EXTRAIT RETENU:
● ● ●

Peu importe. Concernant les manifestations, cette communication peut être « portée par les porte-paroles du ministère et des directions opérationnelles. L’embarquement de journalistes au plus près des forces [de l’ordre] est également possible ». Le schéma national envisage également de doter « les forces de l’ordre de matériels et d’équipes permettant de réaliser ces prises de vues ».
L’objectif ? Encourager « la diffusion de photos des matériels dangereux saisis [sur les manifestants] et d’images illustrant la réalité des violences contre les forces de l’ordre ». En somme, montrer que les violences ne sont pas policières mais que ce sont les policiers qui en sont les victimes.
D’ailleurs, quelques jours avant la publication du nouveau schéma du maintien de l’ordre, le ministre qui intervenait le 10 septembre au congrès du syndicat Unsa-Police n’a pas caché ses convictions.
En présence notamment du Directeur général de la police nationale Frédéric Veaux et du préfet de police de Paris Didier Lallement, il a commencé son allocution par cette déclaration : « Dans les propos publics, dans les propos privés, dans les actes que j’ai commis depuis que j’ai l’âge d’être élu […] dans ma vie de citoyen, comme dans ma vie publique […] je serai toujours du côté des policiers. […] Il n’y a pas deux paroles qui se valent entre celui qui conteste l’autorité et celui qui a l’autorité. Il y a d’abord l’autorité des policiers. Par nature, par construction et par définition, sa parole vaut plus que celui qui n’est pas policier. »
De ce point de vue, Gérald Darmanin va s’employer à mettre en œuvre toutes les mesures propres à défendre les policiers. Lors de cette réunion, il a aussi annoncé vouloir proposer rapidement au Parlement une loi rendant obligatoire le floutage de leurs visages lors de la diffusion de vidéos sur les réseaux sociaux et dans les médias.

● ● ●

DONNÉES FOURNIES:
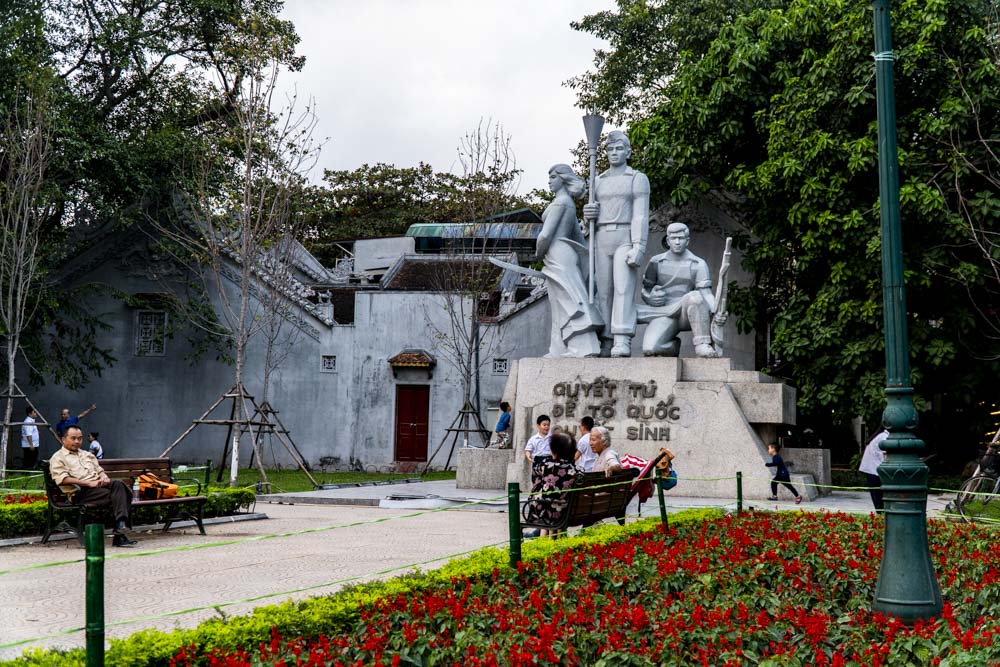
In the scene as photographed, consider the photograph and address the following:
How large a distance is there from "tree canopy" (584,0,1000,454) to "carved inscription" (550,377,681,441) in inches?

● ● ●

Répondez aux questions suivantes d'après l'extrait, en numérotant vos réponses de la même façon.
1. De quoi le schéma national envisage-t-il de doter les forces de l'ordre ?
2. À quelle date et à quel congrès le ministre est-il intervenu ?
3. Quelle loi Gérald Darmanin a-t-il annoncé vouloir proposer rapidement au Parlement ?

1. De matériels et d'équipes permettant de réaliser ces prises de vues.
2. Le 10 septembre, au congrès du syndicat Unsa-Police.
3. Une loi rendant obligatoire le floutage des visages des policiers lors de la diffusion de vidéos sur les réseaux sociaux et dans les médias.